Let's test out our LSTM RNN,

In [32]:
# Hyper Parameters 
input_size = vocab_size
num_labels = 4
hidden_dim = 12
embedding_dim = 8
batch_size = 256
learning_rate = 0.5
num_epochs = 50

# Build, initialize, and train model
rnn = LSTM(vocab_size, embedding_dim, hidden_dim, num_labels, batch_size)
rnn.init_weights()

# Loss and Optimizer
loss = nn.CrossEntropyLoss()  
optimizer = torch.optim.SGD(rnn.parameters(), lr=learning_rate)#

# Train the model
training_iter = data_iter(training_set, batch_size)
train_eval_iter = eval_iter(training_set[0:500], batch_size)
dev_iter = eval_iter(dev_set[0:500], batch_size)

training_loop(batch_size, num_epochs, rnn, loss, optimizer, training_iter, dev_iter, train_eval_iter, lstm=True)

Epoch 0; Step 0; Loss 1.386247; Train acc: 0.312500; Dev acc 0.257182
Epoch 5; Step 1405; Loss 0.697559; Train acc: 0.468750; Dev acc 0.497858
Epoch 10; Step 2810; Loss 0.692911; Train acc: 0.507812; Dev acc 0.502646
Epoch 15; Step 4215; Loss 0.684276; Train acc: 0.503906; Dev acc 0.521295
Epoch 20; Step 5620; Loss 0.601682; Train acc: 0.695312; Dev acc 0.623236
Epoch 25; Step 7025; Loss 0.500320; Train acc: 0.707031; Dev acc 0.664441
Epoch 30; Step 8430; Loss 0.363241; Train acc: 0.832031; Dev acc 0.771799
Epoch 35; Step 9835; Loss 0.271194; Train acc: 0.890625; Dev acc 0.793599
Epoch 40; Step 11240; Loss 0.160747; Train acc: 0.925781; Dev acc 0.794103
Epoch 45; Step 12645; Loss 0.153955; Train acc: 0.964844; Dev acc 0.787676
Epoch 50; Step 14050; Loss 0.088313; Train acc: 0.968750; Dev acc 0.788306


Accuracy and confusion matrix on the full dev set,

In [33]:
dev_full_iter = eval_iter(dev_set, batch_size)
evaluate_confusion(rnn, dev_full_iter, True)
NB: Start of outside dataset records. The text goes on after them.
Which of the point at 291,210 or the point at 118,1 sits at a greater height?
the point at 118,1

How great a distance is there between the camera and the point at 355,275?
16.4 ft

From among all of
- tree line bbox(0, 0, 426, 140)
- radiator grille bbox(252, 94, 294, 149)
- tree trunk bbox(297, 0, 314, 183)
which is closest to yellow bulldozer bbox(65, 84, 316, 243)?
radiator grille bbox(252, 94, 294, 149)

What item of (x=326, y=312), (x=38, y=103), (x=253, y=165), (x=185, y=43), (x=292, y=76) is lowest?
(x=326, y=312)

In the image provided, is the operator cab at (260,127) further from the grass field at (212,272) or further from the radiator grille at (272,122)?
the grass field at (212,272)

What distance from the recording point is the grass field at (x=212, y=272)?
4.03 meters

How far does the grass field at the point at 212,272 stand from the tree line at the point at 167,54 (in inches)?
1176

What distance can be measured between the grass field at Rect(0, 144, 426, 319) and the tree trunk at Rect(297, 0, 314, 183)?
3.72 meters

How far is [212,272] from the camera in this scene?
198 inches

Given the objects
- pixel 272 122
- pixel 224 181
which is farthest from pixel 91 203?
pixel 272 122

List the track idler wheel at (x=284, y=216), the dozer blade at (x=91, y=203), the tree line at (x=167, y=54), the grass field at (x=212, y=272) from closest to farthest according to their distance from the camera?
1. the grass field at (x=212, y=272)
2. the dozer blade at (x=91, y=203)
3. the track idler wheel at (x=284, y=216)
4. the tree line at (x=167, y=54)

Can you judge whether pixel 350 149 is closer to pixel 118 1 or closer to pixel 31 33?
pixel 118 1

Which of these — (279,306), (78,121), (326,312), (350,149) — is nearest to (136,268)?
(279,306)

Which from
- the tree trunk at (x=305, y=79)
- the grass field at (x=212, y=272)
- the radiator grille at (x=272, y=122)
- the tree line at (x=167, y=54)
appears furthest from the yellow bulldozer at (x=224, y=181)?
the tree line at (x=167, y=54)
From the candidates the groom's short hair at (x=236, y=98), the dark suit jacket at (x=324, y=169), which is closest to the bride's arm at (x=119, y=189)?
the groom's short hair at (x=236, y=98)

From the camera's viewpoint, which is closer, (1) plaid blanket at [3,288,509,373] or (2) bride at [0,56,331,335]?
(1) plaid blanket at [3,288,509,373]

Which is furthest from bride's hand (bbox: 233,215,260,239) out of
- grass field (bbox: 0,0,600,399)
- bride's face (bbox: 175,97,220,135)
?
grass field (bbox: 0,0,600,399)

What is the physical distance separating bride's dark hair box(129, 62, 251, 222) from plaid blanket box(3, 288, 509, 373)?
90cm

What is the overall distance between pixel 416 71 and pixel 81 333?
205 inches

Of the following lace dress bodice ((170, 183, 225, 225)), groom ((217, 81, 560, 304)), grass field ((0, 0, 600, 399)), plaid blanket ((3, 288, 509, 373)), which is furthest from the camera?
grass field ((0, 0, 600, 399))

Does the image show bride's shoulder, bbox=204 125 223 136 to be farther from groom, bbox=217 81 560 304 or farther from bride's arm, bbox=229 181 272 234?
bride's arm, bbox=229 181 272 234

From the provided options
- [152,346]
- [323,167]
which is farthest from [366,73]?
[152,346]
({'es-AR': {'es-AR': 1482, 'es-ES': 498, 'pt-BR': 3, 'pt-PT': 1},
  'es-ES': {'es-AR': 436, 'es-ES': 1540, 'pt-BR': 0, 'pt-PT': 4},
  'pt-BR': {'es-AR': 1, 'es-ES': 0, 'pt-BR': 1598, 'pt-PT': 388},
  'pt-PT': {'es-AR': 0, 'es-ES': 1, 'pt-BR': 341, 'pt-PT': 1643}},
 0.7891885080645161)

## Optional bits

* Instead of taking the last hidden state as the input to the linear layer that gives us our output, take a mean or max-pool over time. Compare results of meanpooling vs maxpooling.
* Make it deep! Instead of a single layer RNN, add another layer
* With the LSTM RNN, we're clearly overfitting to the training set, add regulariation. L2, or dropout.